* [About this task]
Reproduce the part of the NIR compilation excerpt that opens with the words "4. A backend" and closes with "GPU can understand.".

==== Source extract

The process of compilation is roughly this:

1. SPIR-V or GLSL (or another representation) is parsed into NIR.
2. Various optimizations are applied. We have a wide range of
optimizations and thanks to the nature of NIR, it's rather easy to
create more if the need arises.
3. Various lowerings are applied. NIR can understand which instructions
are available in your backend and which aren't. It transforms the
unsupported instructions to use supported ones.
4. A backend compiler gets the NIR and parses it into its own backend-
specific IR. This is easy because the backend will only see
instructions that it actually supports on the target hardware.
5. The backend may do further optimization and finally emit machine
code that the GPU can understand.

If you are interested how to build an OpenGL driver in Mesa, I
recommend watching the XDC 2018 talk by Kenneth Graunke who talks about
why and how he made the Intel Iris driver:
https://www.youtube.com/watch?v=XUis_0lMUBI

If you are interested in learning more about how to build a backend
that uses NIR, I recommend these talks:
https://www.youtube.com/watch?v=7C4PmtqBVqo
https://www.youtube.com/watch?v=XoGmKhb5vpg

Hope this helps,
Timur





Re: Replacing NIR with SPIR-V?

2022-01-23 Thread Connor Abbott
On Sun, Jan 23, 2022 at 1:58 PM Abel Bernabeu
 wrote:
>>
>> Yes, NIR arrays and struct and nir_deref to deal with them but, by the time 
>> you get into the back-end, all the nir_derefs are gone and you're left with 
>> load/store messages with actual addresses (either a 64-bit memory address or 
>> a index+offset pair for a bound resource).  Again, unless you're going to 
>> dump straight into LLVM, you really don't want to handle that in your 
>> back-end unless you really have to.

========
==== Stored data

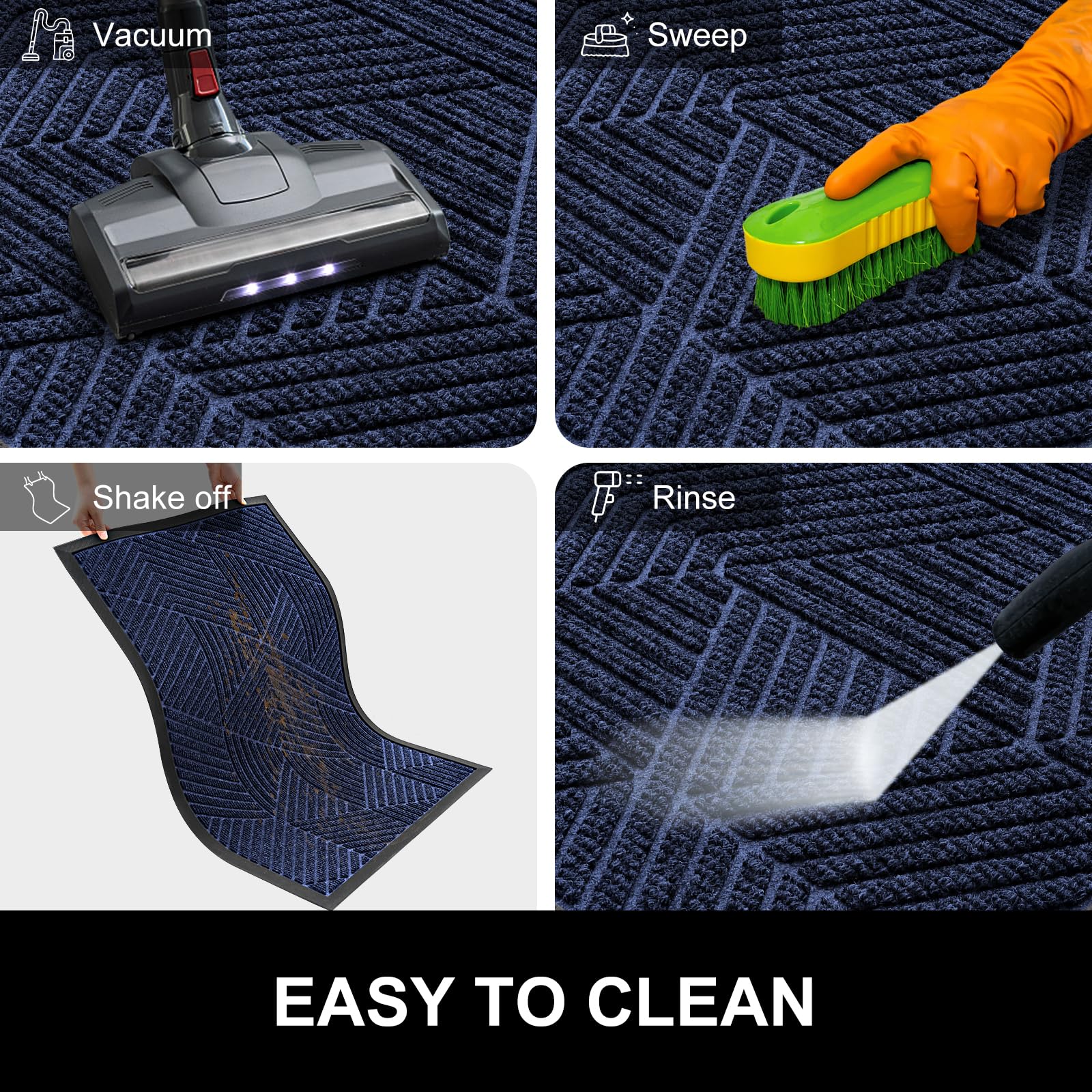 Vacuum

Sweep

Shake off

Rinse

EASY TO CLEAN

========

* [Worked solution]
4. A backend compiler gets the NIR and parses it into its own backend-
specific IR. This is easy because the backend will only see
instructions that it actually supports on the target hardware.
5. The backend may do further optimization and finally emit machine
code that the GPU can understand.